**What you will do:**
(1) In the Janet Lambert biography, what was Kent Lambert's last Army posting?
(2) Do these statements agree with the Janet Lambert biography? Answer each with yes or no and quote the deciding words. (a) Lambert wrote 54 young-adult fiction titles. (b) Kent Lambert graduated from Purdue. (c) Kent Lambert retired as a general.
(3) Please go on with the Janet Lambert biography, starting after its last sentence.

**Source excerpt:**
====================

= Janet Lambert =

American novelist

Janet Lambert (December 1893 – March 16, 1973) was an American actress and the author of 54 young-adult fiction titles for girls from 1941 to 1969. Lambert's works, best known for the Penny and Tippy Parrish series, focused on the lives and coming-of-age choices of the wives and children, especially the daughters, of U.S. Army officers during World War II and the Korean War-era.

==Family life==

Lambert was born Maude Janet "Dodi" Snyder December 12 or 17, 1893 in or near Crawfordsville, Indiana, the daughter of Mabel Galey and Francis Leonidas Snyder.

She married Kent Craig Lambert (1891–1982) on January 1, 1918. Kent, a brother of longtime Purdue basketball coach, Ward Lambert, was a 1913 graduate of Wabash College in Crawfordsville, Indiana. Serving in World War I, he continued his Army career as a cavalry officer. In World War II, he saw service in North Africa, Anzio and China. His last posting was as post commander of Fort Jay, Governors Island, in New York City where he retired at the rank of colonel in 1951 after 34 years active duty. A photograph of Janet and Kent's formal military farewell from Fort Jay and the Army illustrated the dust jacket of one of her books.

====================

(Spatial question records)
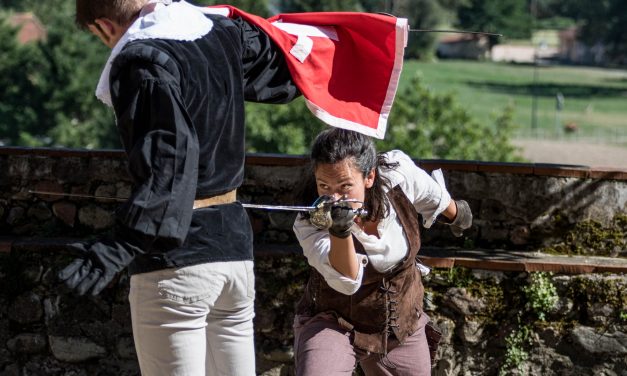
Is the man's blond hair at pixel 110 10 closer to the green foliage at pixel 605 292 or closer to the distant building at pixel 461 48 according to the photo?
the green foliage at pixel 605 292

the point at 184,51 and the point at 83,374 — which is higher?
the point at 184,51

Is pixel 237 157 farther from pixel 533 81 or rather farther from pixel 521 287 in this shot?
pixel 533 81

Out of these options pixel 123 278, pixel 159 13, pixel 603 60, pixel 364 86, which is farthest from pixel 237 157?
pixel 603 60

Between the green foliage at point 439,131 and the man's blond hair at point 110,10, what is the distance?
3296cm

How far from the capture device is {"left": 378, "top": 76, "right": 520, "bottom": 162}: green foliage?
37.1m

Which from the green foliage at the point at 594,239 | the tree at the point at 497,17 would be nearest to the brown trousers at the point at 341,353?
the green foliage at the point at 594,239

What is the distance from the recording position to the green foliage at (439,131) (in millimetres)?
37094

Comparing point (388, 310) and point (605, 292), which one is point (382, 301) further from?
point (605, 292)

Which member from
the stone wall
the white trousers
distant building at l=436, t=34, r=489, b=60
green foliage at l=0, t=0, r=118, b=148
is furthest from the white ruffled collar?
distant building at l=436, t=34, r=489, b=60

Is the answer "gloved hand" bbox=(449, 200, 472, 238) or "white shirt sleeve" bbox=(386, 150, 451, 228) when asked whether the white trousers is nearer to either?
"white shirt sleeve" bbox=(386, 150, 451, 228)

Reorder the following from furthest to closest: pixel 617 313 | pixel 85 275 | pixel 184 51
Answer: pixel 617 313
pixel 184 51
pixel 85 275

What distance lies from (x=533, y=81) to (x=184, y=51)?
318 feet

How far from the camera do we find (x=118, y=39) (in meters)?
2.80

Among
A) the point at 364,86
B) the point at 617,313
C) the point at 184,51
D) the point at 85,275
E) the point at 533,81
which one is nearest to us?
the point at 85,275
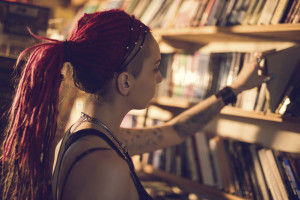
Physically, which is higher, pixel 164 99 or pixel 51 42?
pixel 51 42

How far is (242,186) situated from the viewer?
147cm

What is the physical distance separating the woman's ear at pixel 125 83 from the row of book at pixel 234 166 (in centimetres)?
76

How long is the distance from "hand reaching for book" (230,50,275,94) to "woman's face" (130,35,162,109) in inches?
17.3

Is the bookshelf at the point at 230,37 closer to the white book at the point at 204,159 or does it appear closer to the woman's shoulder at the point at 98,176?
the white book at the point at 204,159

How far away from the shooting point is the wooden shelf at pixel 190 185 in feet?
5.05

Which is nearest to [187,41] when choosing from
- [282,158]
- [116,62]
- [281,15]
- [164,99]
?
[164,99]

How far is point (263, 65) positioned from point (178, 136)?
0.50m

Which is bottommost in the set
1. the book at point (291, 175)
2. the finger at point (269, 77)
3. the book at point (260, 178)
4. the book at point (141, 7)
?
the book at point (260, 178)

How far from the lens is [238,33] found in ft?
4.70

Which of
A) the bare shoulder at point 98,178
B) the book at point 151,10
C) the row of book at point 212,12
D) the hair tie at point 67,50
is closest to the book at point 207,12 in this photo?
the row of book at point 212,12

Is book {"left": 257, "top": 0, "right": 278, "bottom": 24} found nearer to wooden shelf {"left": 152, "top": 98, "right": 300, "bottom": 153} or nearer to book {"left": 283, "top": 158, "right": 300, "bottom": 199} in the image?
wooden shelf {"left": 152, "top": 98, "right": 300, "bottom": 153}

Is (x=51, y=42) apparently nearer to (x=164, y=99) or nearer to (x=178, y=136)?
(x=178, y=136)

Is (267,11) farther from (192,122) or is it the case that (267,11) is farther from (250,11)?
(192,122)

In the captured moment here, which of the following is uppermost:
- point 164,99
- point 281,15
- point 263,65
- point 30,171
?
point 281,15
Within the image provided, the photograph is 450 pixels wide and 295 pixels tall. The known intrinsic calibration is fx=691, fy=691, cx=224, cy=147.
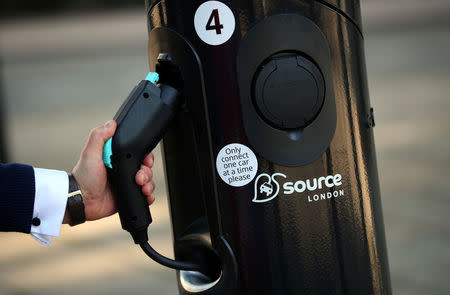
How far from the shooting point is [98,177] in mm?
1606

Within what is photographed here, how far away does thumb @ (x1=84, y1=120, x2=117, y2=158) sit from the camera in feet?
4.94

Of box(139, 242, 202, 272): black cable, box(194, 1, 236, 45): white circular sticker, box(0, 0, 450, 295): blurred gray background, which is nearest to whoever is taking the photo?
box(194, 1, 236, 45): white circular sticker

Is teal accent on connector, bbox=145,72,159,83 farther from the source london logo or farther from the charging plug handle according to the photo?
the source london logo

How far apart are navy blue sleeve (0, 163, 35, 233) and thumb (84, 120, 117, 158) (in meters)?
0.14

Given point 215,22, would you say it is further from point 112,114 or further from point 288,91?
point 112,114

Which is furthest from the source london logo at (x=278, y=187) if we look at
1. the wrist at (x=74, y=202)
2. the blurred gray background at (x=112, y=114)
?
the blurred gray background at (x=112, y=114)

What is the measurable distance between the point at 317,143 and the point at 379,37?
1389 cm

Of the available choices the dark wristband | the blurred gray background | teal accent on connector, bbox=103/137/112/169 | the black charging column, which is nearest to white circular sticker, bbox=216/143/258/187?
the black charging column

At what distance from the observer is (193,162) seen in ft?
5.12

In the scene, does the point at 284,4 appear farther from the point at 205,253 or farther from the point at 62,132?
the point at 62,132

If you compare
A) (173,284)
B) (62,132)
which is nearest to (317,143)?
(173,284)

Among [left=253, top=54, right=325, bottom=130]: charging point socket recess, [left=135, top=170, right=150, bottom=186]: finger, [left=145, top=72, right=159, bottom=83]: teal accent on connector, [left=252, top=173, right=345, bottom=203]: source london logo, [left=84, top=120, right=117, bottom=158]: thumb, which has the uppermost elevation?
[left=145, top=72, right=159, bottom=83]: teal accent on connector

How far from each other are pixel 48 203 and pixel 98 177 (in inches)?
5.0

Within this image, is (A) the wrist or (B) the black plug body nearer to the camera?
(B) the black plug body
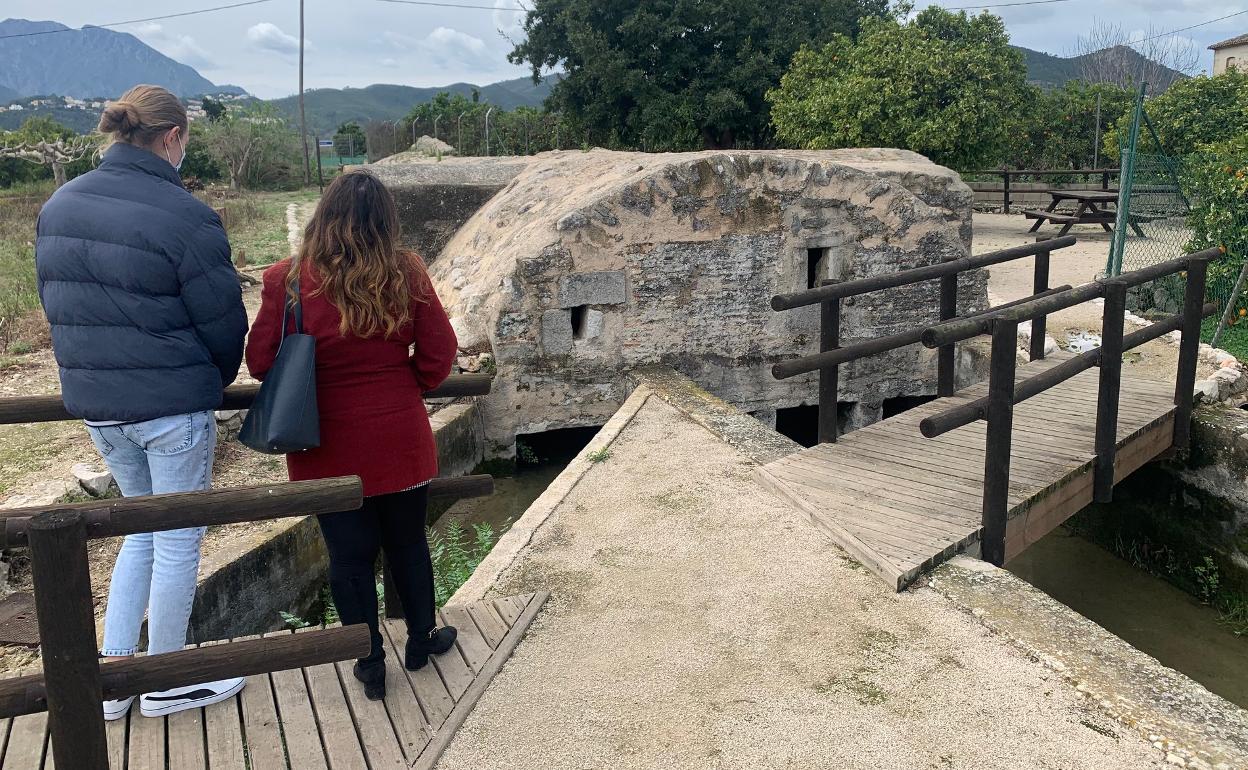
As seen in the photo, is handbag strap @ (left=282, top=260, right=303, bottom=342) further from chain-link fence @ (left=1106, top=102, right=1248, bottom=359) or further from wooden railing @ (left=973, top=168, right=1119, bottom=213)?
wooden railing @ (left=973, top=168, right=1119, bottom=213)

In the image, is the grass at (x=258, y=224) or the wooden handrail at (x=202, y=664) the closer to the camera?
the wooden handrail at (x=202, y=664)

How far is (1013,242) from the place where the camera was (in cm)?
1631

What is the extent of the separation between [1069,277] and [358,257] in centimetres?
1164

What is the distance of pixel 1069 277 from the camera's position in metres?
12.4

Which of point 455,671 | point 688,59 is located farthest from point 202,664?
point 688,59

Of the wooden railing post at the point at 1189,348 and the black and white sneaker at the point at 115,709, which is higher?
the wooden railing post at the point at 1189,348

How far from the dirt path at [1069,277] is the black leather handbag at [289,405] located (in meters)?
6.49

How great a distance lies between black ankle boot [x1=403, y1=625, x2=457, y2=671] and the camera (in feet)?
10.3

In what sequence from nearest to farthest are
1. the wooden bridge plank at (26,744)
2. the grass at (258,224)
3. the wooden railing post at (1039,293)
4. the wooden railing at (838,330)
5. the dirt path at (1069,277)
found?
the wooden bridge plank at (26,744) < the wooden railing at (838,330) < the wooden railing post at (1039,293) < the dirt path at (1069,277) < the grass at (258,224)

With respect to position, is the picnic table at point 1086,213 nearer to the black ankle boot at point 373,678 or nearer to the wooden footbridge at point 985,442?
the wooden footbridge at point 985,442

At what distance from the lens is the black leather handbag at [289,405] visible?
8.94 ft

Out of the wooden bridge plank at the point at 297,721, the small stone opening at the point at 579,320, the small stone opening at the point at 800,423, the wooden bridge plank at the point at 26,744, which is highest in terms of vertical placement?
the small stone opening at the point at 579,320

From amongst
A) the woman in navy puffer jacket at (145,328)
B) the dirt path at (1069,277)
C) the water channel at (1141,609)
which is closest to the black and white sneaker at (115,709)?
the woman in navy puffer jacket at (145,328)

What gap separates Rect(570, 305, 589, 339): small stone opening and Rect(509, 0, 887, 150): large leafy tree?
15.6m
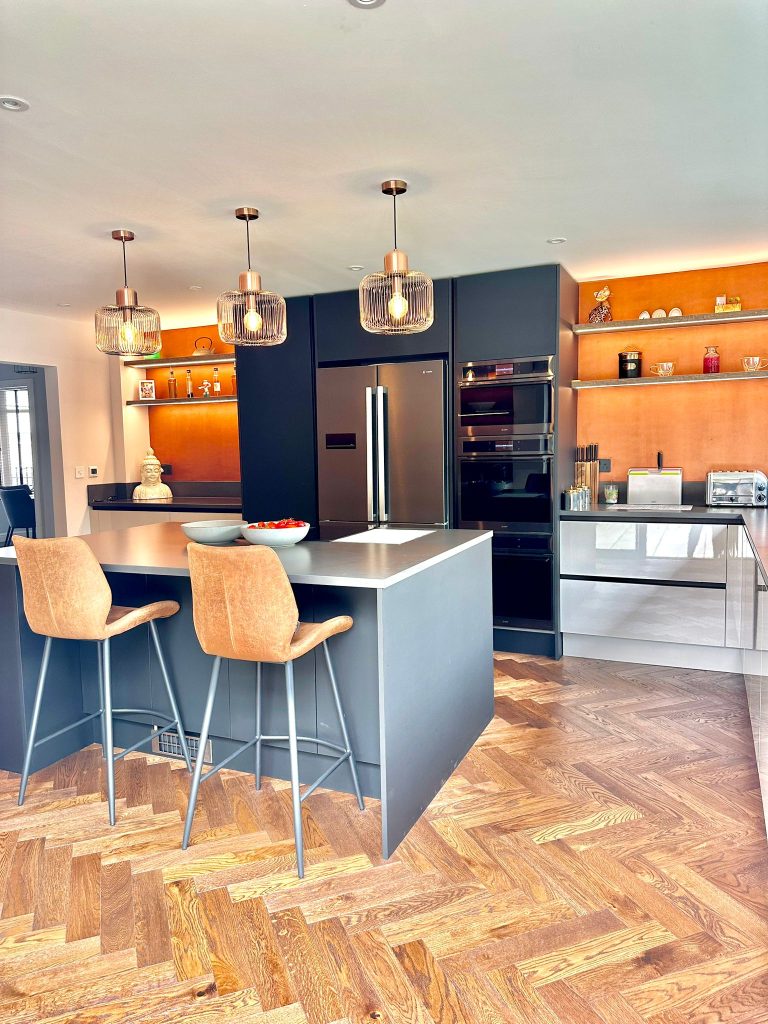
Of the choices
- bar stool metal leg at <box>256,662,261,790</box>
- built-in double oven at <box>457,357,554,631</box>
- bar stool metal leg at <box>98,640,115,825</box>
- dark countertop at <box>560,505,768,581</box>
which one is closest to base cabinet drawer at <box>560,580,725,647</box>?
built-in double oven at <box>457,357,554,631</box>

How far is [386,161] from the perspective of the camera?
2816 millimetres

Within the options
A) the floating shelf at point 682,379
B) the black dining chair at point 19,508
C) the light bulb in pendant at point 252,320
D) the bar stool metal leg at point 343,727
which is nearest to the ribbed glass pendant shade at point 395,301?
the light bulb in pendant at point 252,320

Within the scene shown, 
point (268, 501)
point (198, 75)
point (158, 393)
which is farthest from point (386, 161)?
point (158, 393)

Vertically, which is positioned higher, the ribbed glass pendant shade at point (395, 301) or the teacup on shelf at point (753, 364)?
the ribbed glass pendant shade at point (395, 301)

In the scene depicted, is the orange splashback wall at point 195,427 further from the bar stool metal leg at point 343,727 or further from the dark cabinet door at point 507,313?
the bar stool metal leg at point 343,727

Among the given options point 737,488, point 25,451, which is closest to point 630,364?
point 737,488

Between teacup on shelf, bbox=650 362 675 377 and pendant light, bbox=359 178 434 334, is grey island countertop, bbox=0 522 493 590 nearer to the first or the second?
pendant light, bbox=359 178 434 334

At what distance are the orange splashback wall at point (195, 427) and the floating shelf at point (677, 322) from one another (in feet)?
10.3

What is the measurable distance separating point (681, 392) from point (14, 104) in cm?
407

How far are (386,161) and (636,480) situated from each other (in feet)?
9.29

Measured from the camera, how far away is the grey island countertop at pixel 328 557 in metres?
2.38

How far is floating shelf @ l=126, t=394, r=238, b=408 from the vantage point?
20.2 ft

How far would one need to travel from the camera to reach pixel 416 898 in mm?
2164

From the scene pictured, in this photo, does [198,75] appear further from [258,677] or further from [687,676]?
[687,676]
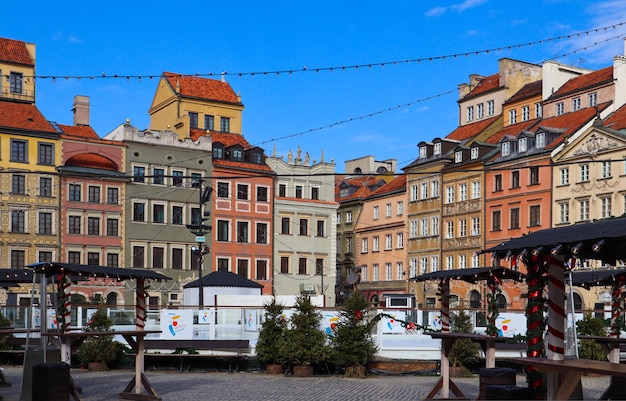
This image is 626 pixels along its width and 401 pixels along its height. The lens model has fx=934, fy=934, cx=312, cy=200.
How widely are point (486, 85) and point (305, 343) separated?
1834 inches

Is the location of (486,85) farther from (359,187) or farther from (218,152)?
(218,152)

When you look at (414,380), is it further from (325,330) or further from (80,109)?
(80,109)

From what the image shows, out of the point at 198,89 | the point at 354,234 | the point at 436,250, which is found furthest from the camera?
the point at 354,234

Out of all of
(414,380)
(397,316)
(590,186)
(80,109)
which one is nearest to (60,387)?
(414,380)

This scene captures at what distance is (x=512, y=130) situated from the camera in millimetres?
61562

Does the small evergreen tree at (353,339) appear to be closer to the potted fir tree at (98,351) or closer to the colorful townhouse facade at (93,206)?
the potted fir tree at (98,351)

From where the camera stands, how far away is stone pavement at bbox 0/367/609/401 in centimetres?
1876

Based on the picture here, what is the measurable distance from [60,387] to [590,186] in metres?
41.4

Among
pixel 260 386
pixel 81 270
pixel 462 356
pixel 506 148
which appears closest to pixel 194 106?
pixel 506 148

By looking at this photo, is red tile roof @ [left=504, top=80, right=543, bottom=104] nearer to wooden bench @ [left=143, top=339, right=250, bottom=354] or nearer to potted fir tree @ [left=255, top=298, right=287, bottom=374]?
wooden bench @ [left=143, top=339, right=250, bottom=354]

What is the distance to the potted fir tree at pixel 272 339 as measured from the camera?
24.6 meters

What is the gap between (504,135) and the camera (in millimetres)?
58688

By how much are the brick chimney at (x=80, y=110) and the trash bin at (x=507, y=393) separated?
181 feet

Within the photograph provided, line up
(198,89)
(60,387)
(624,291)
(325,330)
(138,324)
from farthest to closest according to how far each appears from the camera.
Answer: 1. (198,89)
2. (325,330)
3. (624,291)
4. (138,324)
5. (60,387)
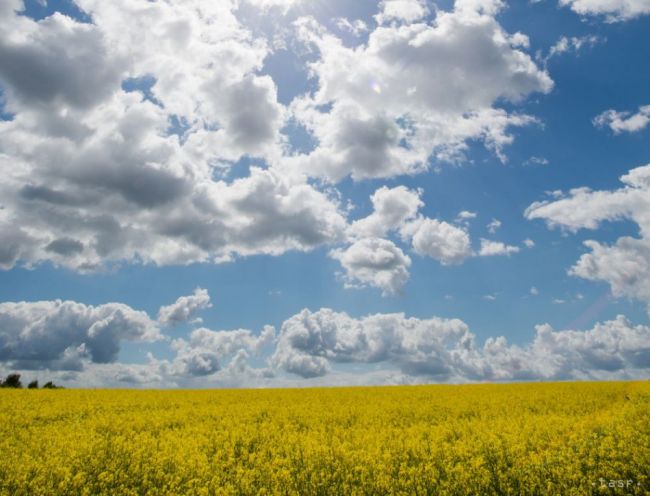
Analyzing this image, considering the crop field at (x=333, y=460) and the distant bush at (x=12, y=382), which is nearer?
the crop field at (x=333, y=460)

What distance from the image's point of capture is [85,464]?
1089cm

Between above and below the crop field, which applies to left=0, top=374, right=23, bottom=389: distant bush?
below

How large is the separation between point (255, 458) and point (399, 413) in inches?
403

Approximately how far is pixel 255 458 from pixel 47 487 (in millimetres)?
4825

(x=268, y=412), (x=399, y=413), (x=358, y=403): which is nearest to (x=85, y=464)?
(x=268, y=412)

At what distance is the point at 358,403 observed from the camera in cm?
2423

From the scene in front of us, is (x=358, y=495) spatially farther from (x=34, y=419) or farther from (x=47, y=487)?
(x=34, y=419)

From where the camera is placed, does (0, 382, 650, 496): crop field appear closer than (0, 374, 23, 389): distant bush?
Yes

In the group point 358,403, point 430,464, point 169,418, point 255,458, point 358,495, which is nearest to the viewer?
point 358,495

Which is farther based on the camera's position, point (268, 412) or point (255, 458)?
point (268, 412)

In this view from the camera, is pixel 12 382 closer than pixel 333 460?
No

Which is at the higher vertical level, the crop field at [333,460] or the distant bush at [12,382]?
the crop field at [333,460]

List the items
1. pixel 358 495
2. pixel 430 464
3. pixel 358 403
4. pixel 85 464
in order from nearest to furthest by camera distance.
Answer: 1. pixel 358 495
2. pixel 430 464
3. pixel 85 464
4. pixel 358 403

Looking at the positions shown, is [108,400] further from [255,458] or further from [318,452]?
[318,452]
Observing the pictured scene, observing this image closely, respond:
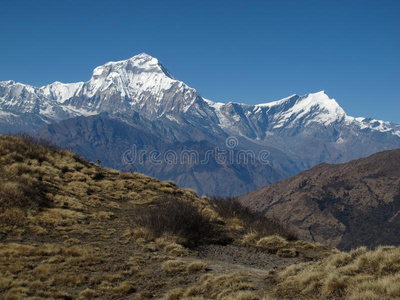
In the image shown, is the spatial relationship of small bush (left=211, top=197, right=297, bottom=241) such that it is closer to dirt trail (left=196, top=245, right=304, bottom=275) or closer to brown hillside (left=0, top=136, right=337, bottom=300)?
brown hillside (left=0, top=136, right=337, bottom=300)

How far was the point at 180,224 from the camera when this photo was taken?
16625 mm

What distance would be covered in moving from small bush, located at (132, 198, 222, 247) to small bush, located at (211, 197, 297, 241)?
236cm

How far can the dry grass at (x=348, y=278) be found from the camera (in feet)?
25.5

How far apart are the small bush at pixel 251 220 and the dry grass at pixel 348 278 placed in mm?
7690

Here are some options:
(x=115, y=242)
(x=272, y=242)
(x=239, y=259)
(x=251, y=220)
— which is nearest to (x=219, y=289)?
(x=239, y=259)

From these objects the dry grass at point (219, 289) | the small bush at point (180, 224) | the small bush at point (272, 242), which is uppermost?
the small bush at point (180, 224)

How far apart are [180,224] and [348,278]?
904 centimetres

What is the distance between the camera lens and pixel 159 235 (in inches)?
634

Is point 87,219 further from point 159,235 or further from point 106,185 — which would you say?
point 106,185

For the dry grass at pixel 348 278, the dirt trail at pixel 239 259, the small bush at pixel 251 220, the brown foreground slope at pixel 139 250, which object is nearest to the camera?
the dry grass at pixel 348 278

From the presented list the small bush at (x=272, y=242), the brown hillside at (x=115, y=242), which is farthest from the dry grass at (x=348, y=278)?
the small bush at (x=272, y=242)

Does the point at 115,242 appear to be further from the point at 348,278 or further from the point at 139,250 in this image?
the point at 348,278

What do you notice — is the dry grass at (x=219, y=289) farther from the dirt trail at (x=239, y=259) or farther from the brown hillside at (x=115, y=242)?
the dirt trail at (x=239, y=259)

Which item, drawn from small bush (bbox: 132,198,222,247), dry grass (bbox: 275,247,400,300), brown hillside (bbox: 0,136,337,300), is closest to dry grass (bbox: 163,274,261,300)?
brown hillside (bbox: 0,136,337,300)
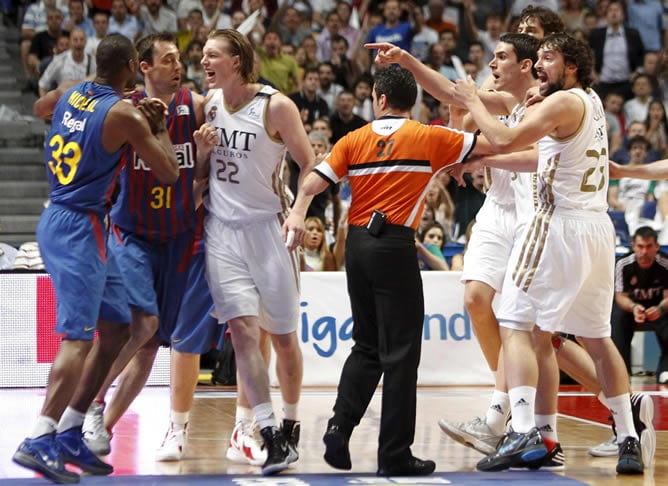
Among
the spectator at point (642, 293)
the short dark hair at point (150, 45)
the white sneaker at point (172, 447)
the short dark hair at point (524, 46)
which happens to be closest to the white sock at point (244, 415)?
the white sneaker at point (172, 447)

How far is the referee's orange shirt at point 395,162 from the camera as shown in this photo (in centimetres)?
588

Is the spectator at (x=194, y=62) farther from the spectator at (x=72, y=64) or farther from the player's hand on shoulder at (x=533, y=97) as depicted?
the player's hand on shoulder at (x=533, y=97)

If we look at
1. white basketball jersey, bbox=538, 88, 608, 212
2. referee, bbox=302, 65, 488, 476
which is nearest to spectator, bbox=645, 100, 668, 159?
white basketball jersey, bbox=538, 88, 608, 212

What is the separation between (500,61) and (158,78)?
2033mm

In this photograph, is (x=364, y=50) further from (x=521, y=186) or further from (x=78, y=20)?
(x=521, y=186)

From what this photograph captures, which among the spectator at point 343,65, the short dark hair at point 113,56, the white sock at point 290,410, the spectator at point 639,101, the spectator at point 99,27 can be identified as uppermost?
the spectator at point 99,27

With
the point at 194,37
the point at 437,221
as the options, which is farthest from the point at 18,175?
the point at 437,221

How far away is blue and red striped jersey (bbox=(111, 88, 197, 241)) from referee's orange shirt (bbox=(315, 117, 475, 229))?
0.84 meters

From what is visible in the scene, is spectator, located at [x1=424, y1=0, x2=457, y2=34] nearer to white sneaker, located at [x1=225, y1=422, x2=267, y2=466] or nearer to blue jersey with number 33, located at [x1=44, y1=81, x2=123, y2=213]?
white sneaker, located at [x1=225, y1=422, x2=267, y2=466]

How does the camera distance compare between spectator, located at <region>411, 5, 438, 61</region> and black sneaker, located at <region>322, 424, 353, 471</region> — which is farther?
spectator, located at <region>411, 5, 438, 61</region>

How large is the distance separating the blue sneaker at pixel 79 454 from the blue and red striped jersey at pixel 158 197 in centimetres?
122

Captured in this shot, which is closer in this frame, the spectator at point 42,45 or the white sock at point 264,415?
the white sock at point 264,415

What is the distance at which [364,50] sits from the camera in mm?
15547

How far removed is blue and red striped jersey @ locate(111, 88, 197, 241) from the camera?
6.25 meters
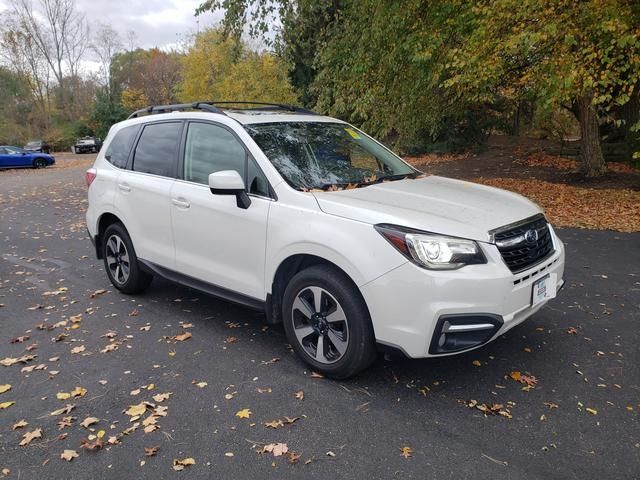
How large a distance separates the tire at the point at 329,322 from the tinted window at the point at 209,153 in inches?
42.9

====================

**Task responses:**
(1) Post commander of Fort Jay, Governors Island, in New York City.

(2)
(a) Yes: "the author of 54 young-adult fiction titles for girls from 1941 to 1969"
(b) No: "was a 1913 graduate of Wabash College in Crawfordsville, Indiana"
(c) No: "retired at the rank of colonel in 1951"

(3)
Lambert performed on the Broadway stage in the years before and during World War I.

The couple had one daughter, Jeanne Anne Lambert (born 1918) who, much like a character in her mother's books, married a United States Military Academy graduate, Second Lieutenant Dean Titus Vanderhoef (USMA 1940), at Fort Jay's post chapel on July 27, 1940.

==Literary legacy==

Between 1941 and 1969, Lambert published 54 books at a rate of about two per year, but is often omitted from discussions of early young adult romance literature by critics.

Lambert integrated real-world events as background in her books, such as the reconstruction of Germany after World War II (Little Miss Atlas, 1949) and the Korean War (Don't Cry, Little Girl, 1952). Lambert's life experience as an Army wife provided the background and settings for many of her books about the lives of teenage children of military officers. While the U.S. Military Academy figures appear frequently in the lives of her characters, her husband did not attend West Point, gaining his officer training through the National Guard and mid-level Army schools such at the United States Army Cavalry School at Fort Riley, Kansas. In 1930, he was instructor at the Virginia Military Institute. Many of the male characters in Lambert's novels are soldiers or West Point students, and present a patriotic, "almost worshipful" view of the military.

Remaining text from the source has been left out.